## Work required
Set down each record exactly. Omit the pictures.

=== Section Start ===

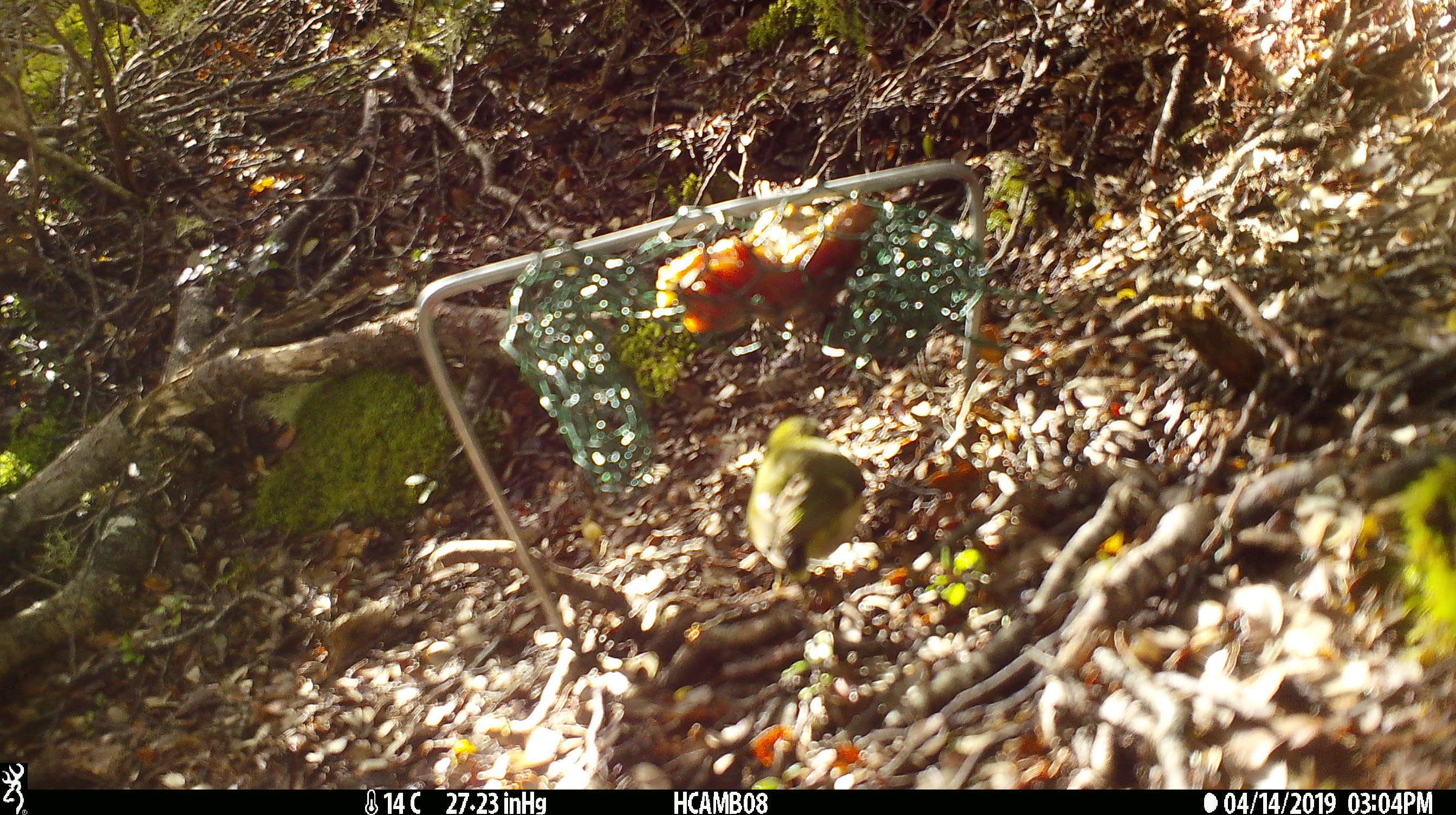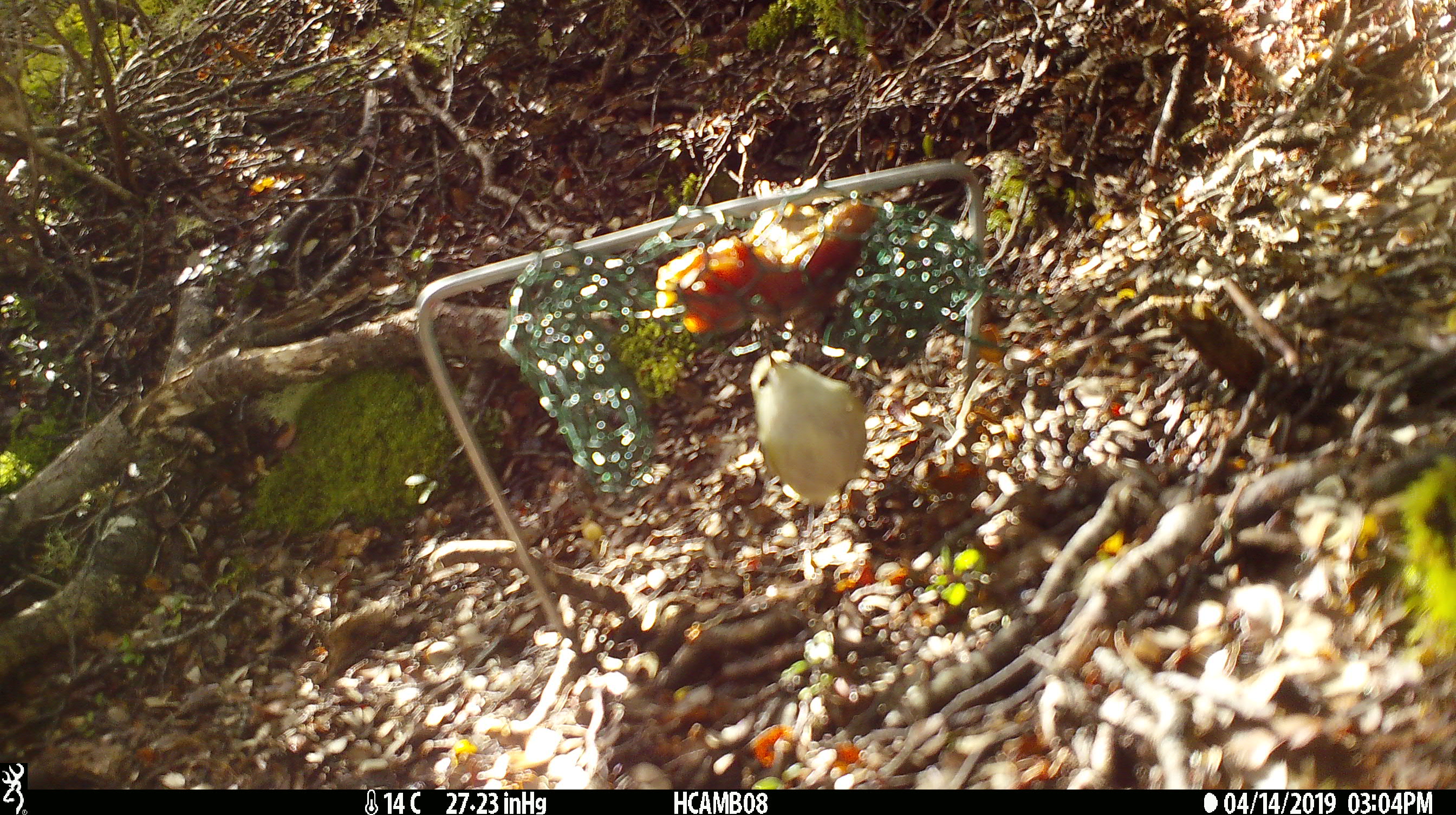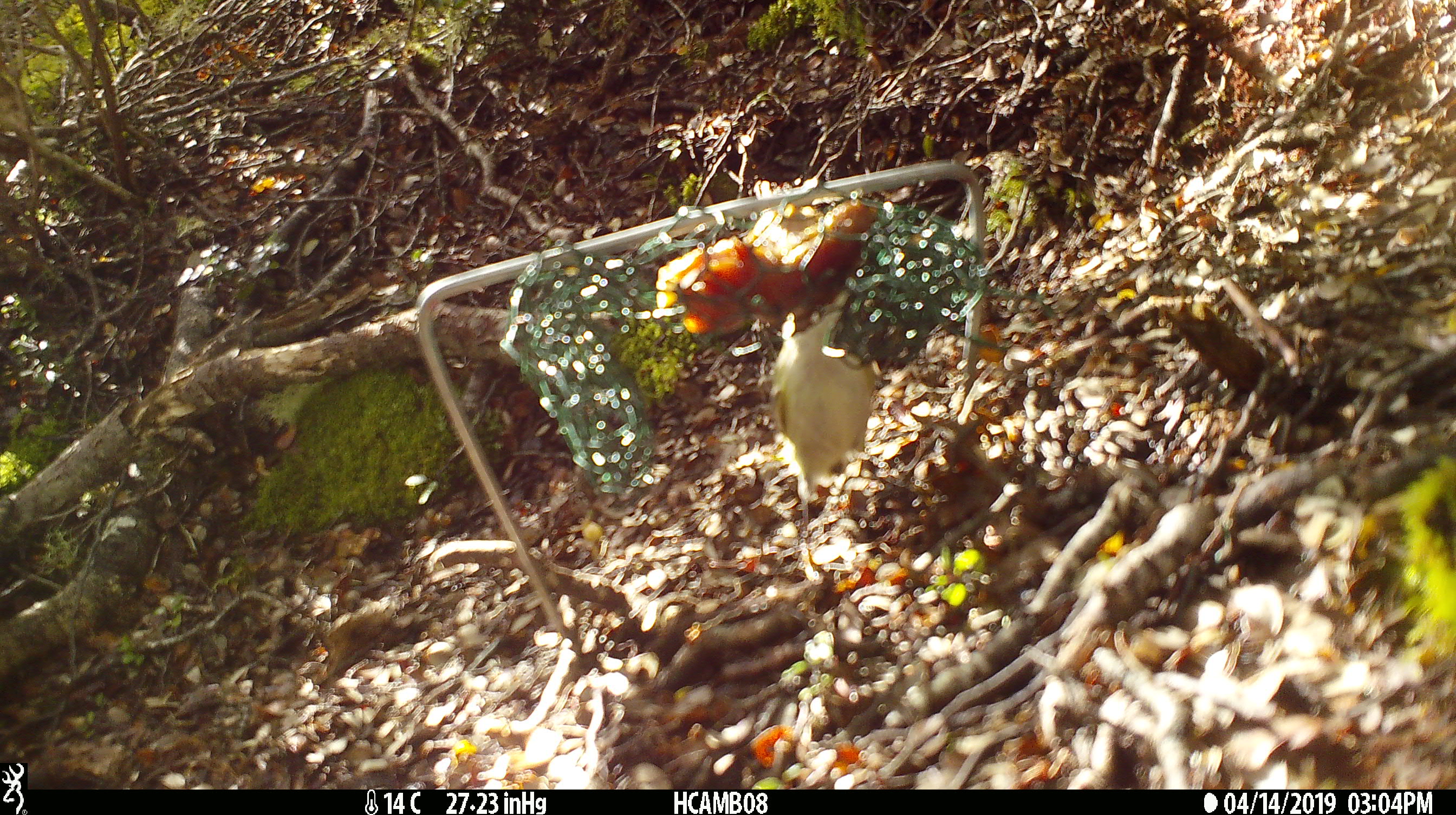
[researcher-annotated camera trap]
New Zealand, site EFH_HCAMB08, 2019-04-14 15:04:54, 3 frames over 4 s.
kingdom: Animalia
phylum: Chordata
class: Aves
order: Passeriformes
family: Acanthisittidae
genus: Acanthisitta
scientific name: Acanthisitta chloris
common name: rifleman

=== Section End ===

## Task answer
[researcher-annotated camera trap]
New Zealand, site EFH_HCAMB08, 2019-04-14 15:04:54, 3 frames over 4 s.
kingdom: Animalia
phylum: Chordata
class: Aves
order: Passeriformes
family: Acanthisittidae
genus: Acanthisitta
scientific name: Acanthisitta chloris
common name: rifleman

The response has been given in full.